Our main concerns with the ARC report are:
- Voluntary privacy practices: Non-binding principles offer no protection for the public nor any real incentive for operators to comply, leaving the field wide open for abuse.
- Lack of transparency: These rules do not ensure the public can understand what’s flying over them, which is the first step towards holding industry accountable.
- Lack of community engagement and control on invasive operations.
- Lack of thorough considerations of negative uses and impacts of drones.
Transparency is essential to empower people and to maintain accountability, but the drone industry lacks that transparency. During the BVLOS ARC, we proposed a set of balanced transparency principles for industry that addressed the possible intrusions from government. One consideration is privacy (not secrecy) for drone operators as well.
For example, we suggested that when applying to operate a BVLOS Drone, the operator must report the types of sensors and their use. This should include:
- Type and purpose of the drone operation: The operator should detail the purpose of its operation, so the public can understand its nature and also hold them accountable for mission creep.
- Technical capabilities: This should include not only the operational capabilities of the aircraft (distance, air time, altitude, payload weight, etc.) but also the sensors on board, their capabilities, and the data collection in which they will engage.

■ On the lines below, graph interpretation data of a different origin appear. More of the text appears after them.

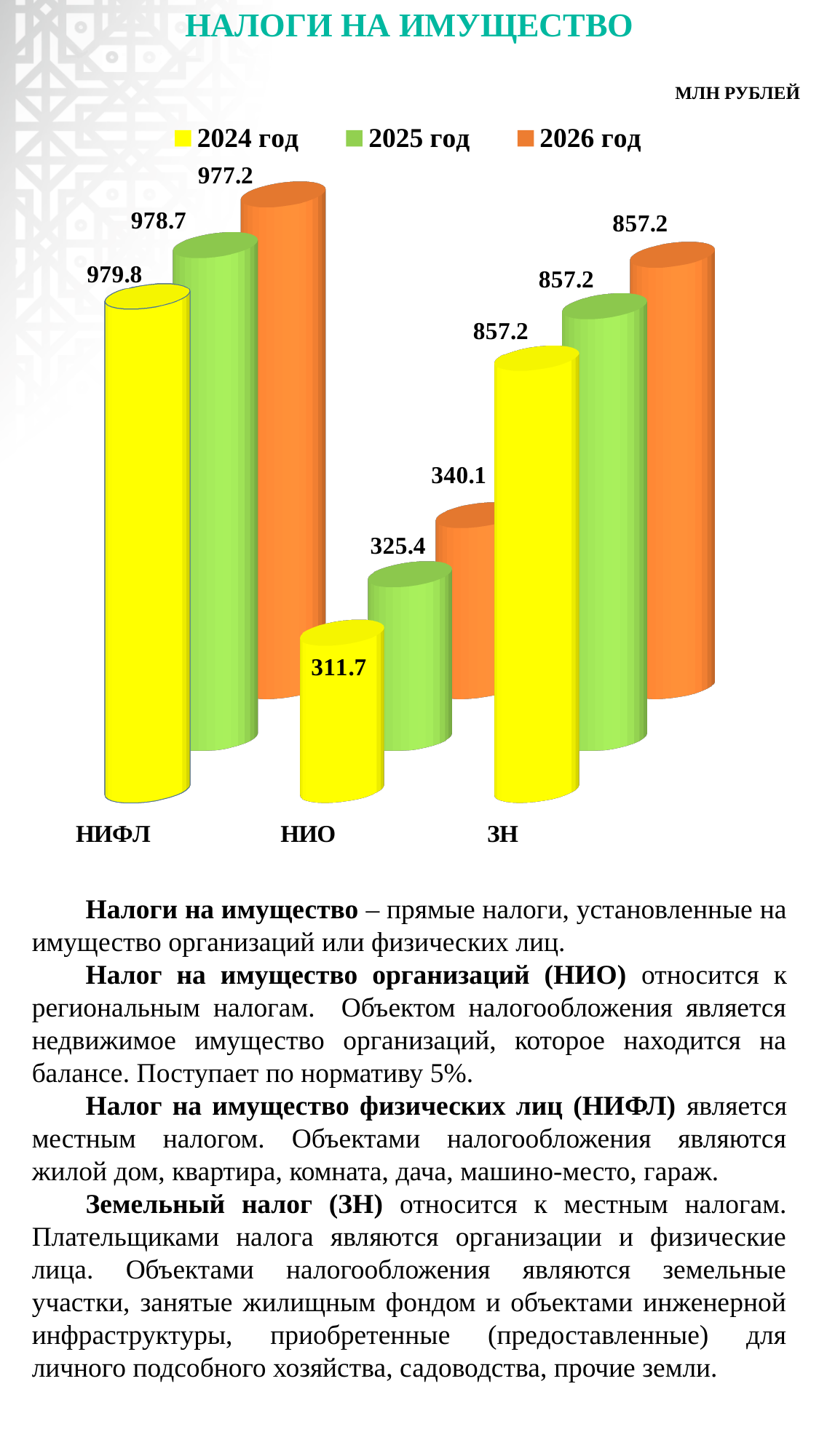
What is the value for ЗН in 2025 год? 857.2 Which is larger for НИО: the 2024 год value or the 2025 год value? 2025 год Which category has the highest value in 2026 год? НИФЛ What is the value for НИФЛ in 2024 год? 979.8 What is the difference between the 2024 год values for НИФЛ and ЗН? 122.6 What is the value for НИО in 2025 год? 325.4 What is the difference between the 2026 год and 2024 год values for НИО? 28.4 Which category has the lowest value in 2024 год? НИО How many series does the legend list? 3 What is the value for НИО in 2026 год? 340.1 Do the values for НИО rise or fall from 2024 год to 2026 год? rise How many categories are shown on the x axis? 3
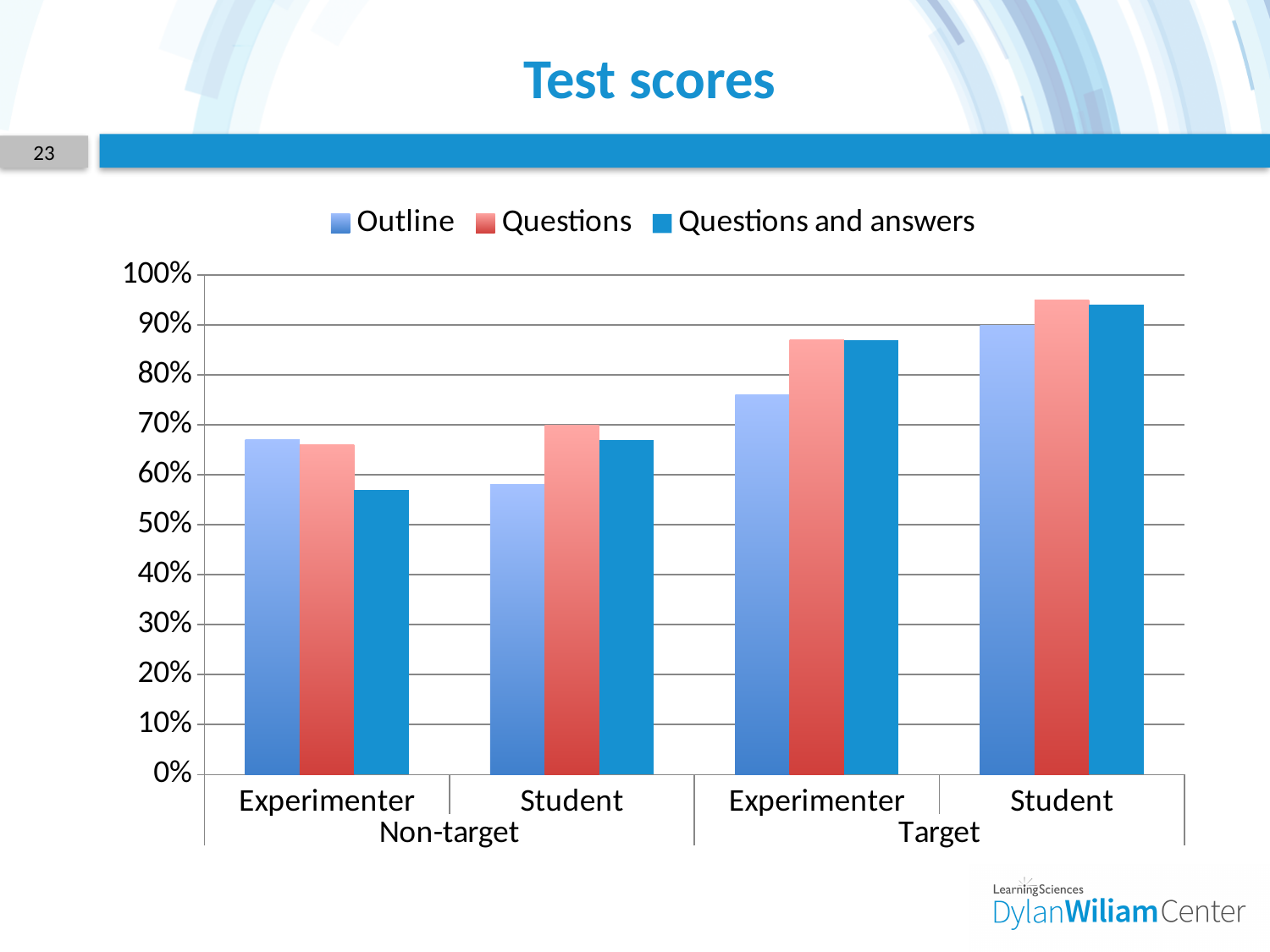
How many series does the legend list? 3 Which category group has the highest Outline value? Target Student How many category groups are shown along the x axis? 4 Is the value for Outline in the Non-target Student group greater or less than 50%? greater Is the value for Outline in the Target Experimenter group greater or less than 80%? less What is the title of the slide? Test scores Is the value for Questions in the Target Student group greater or less than 90%? greater In the Target Experimenter group, which is larger: Outline or Questions? Questions What kind of chart is shown on the slide? bar chart In the Non-target Student group, which is larger: Outline or Questions? Questions Which category group has the lowest Questions and answers value? Non-target Experimenter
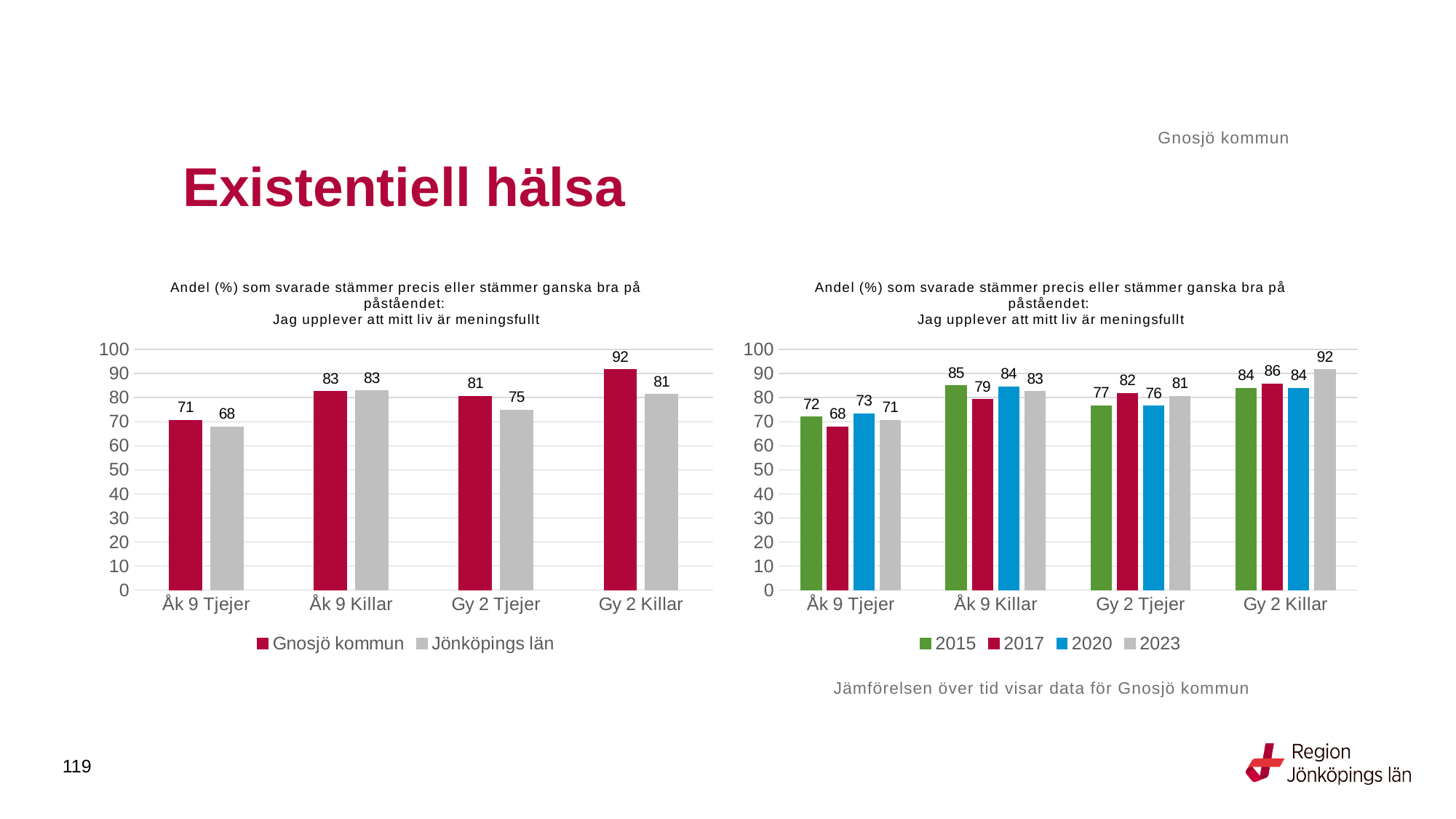
In the left chart, which category has the lowest value for Jönköpings län? Åk 9 Tjejer In the right chart, is the value for 2015 for Åk 9 Tjejer larger or smaller than the value for 2017 for Åk 9 Tjejer? larger In the right chart, what is the value for 2023 for Gy 2 Killar? 92 In the left chart, what is the value for Jönköpings län for Gy 2 Tjejer? 75 In the right chart, what is the value for 2017 for Åk 9 Killar? 79 In the right chart, which year has the highest value for Gy 2 Tjejer? 2017 In the left chart, what is the value for Gnosjö kommun for Gy 2 Killar? 92 In the right chart, how many series does the legend list? 4 In the left chart, what is the difference between Gnosjö kommun and Jönköpings län for Gy 2 Killar? 11 In the right chart, how many categories are shown on the x axis? 4 What kind of chart is the left chart? bar chart In the left chart, how many series does the legend list? 2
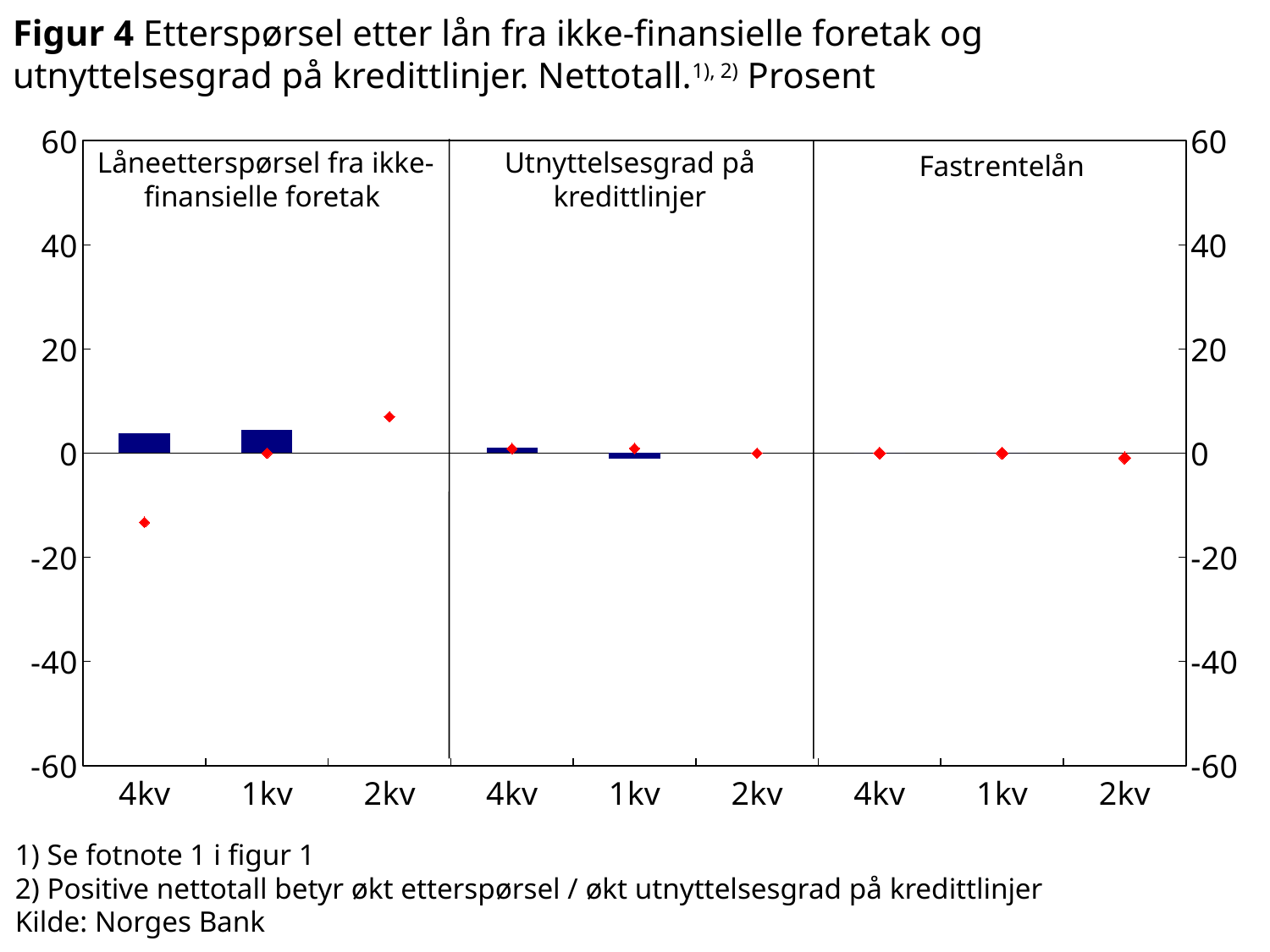
In the panel 'Låneetterspørsel fra ikke-finansielle foretak', is the bar for 1kv greater or less than 20? less In the panel 'Låneetterspørsel fra ikke-finansielle foretak', which quarter has the lowest red diamond? 4kv In the panel 'Låneetterspørsel fra ikke-finansielle foretak', is the red diamond for 2kv greater or less than 0? greater In the panel 'Låneetterspørsel fra ikke-finansielle foretak', is the red diamond for 4kv greater or less than 0? less In the panel 'Låneetterspørsel fra ikke-finansielle foretak', which quarter has the highest red diamond? 2kv How many quarters are shown on the x axis within each panel? 3 In the panel 'Låneetterspørsel fra ikke-finansielle foretak', which is larger: the red diamond for 4kv or the red diamond for 2kv? 2kv What is the title of the third panel of the chart? Fastrentelån What source is given for the chart? Norges Bank What kind of chart is shown on the slide? combination bar and line chart (bars with red diamond markers) How many panels (sections) does the chart have? 3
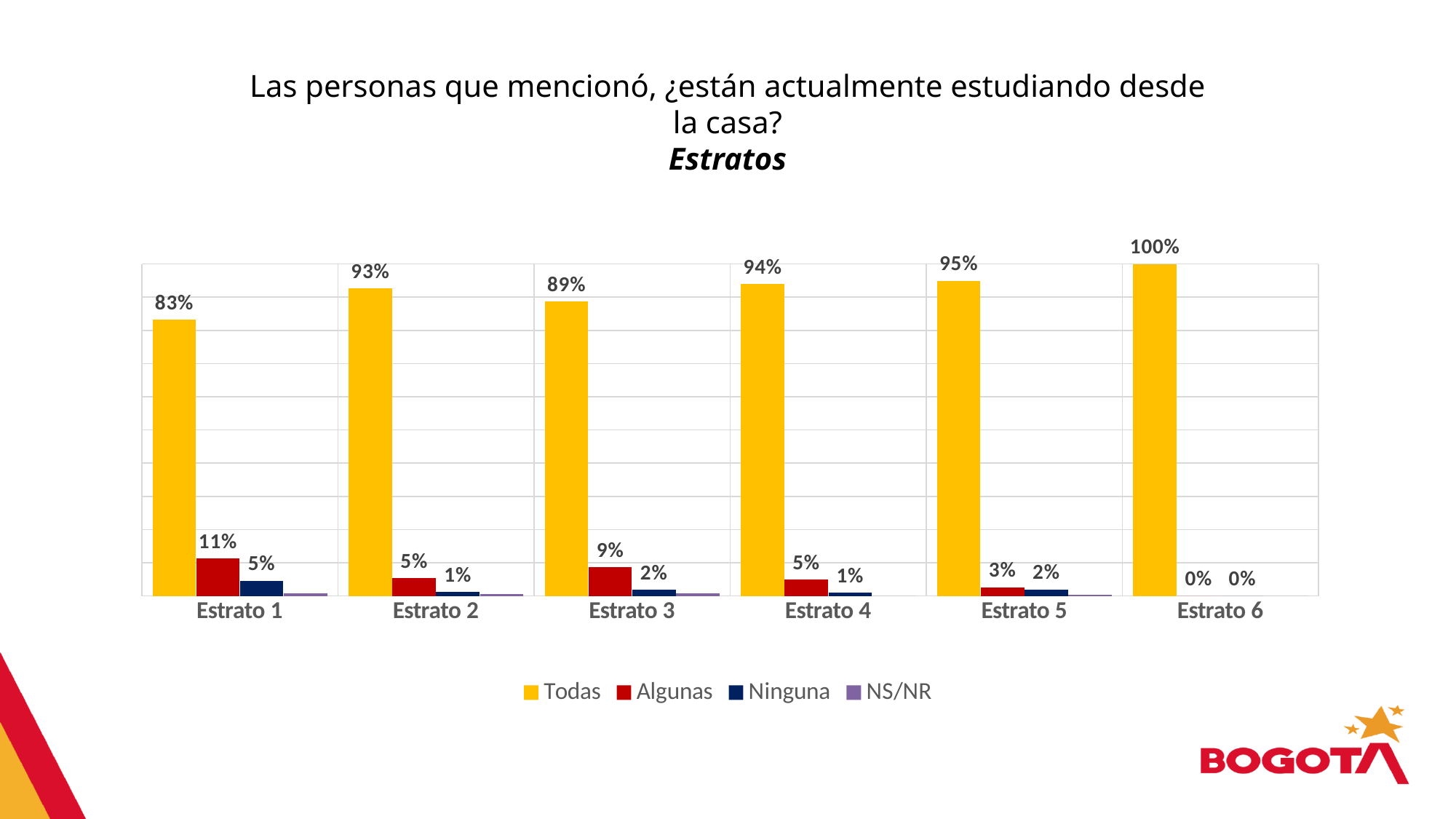
Which estrato has the highest value for Todas? Estrato 6 How many series does the legend list? 4 What is the difference between the Todas values for Estrato 6 and Estrato 1? 17% What kind of chart is shown on the slide? Bar chart What is the value for Algunas in Estrato 3? 9% Which estrato has the highest value for Algunas? Estrato 1 Which estrato has the lowest value for Todas? Estrato 1 Which colour represents the Todas series in the legend? Yellow What is the value for Todas in Estrato 1? 83% How many estratos are shown on the x axis? 6 Which is larger, the Algunas value for Estrato 1 or for Estrato 3? Estrato 1 What is the value for Ninguna in Estrato 5? 2%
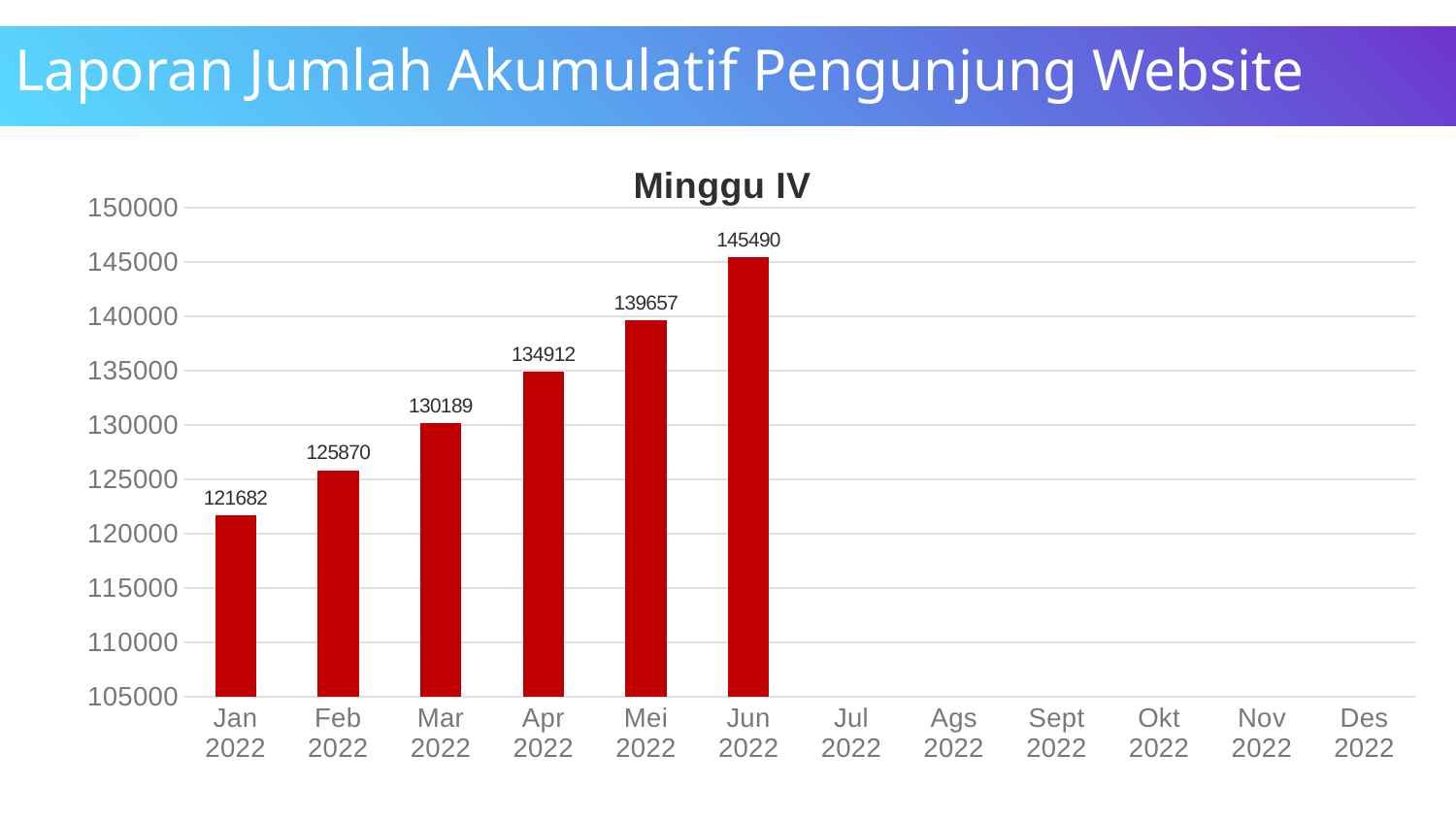
What is the value for Jan 2022? 121682 What is the value for Jun 2022? 145490 Which month has the highest value? Jun 2022 Do the values rise or fall from Jan 2022 to Jun 2022? rise How many months have a bar plotted? 6 Which month with a plotted bar has the lowest value? Jan 2022 Which is larger, the value for Mar 2022 or the value for Mei 2022? Mei 2022 What is the difference between the values for Jun 2022 and Mei 2022? 5833 What kind of chart is shown? bar chart Is the value for Apr 2022 greater or less than 130000? greater What is the difference between the values for Mar 2022 and Feb 2022? 4319 What is the value for Apr 2022? 134912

For example, if the drone carries cameras, the operator would have to disclose the power of any zoom lens, how that zoom is controlled (automated processes or remote operator), the camera’s resolution, the camera’s spectral range, and any live AI or analytics capabilities that it uses.
- Data collected: The operator should detail all data collection that will occur during the operation. For example, if video will be collected, this would include information on when that video will be collected.
- How that data is used: The operator should detail the collected data's intended use, for example, for navigational purposes, detection and avoidance of obstacles, infrastructure inspection, etc.
- Data disclosure: Who other than the operator can access the data, or with whom will it be proactively shared, and for what purpose?
- Privacy impact assessment: The operator should provide an assessment of how the operation—with the sensors, data collection, and sharing that it involves—will affect communities over which this operation will take place, and what mitigations will address these issues.
So What Now?
Now we wait for the FAA to publish its rules on BVLOS drone operations. We hope that this time, the FAA will address our concerns and add some of our proposals.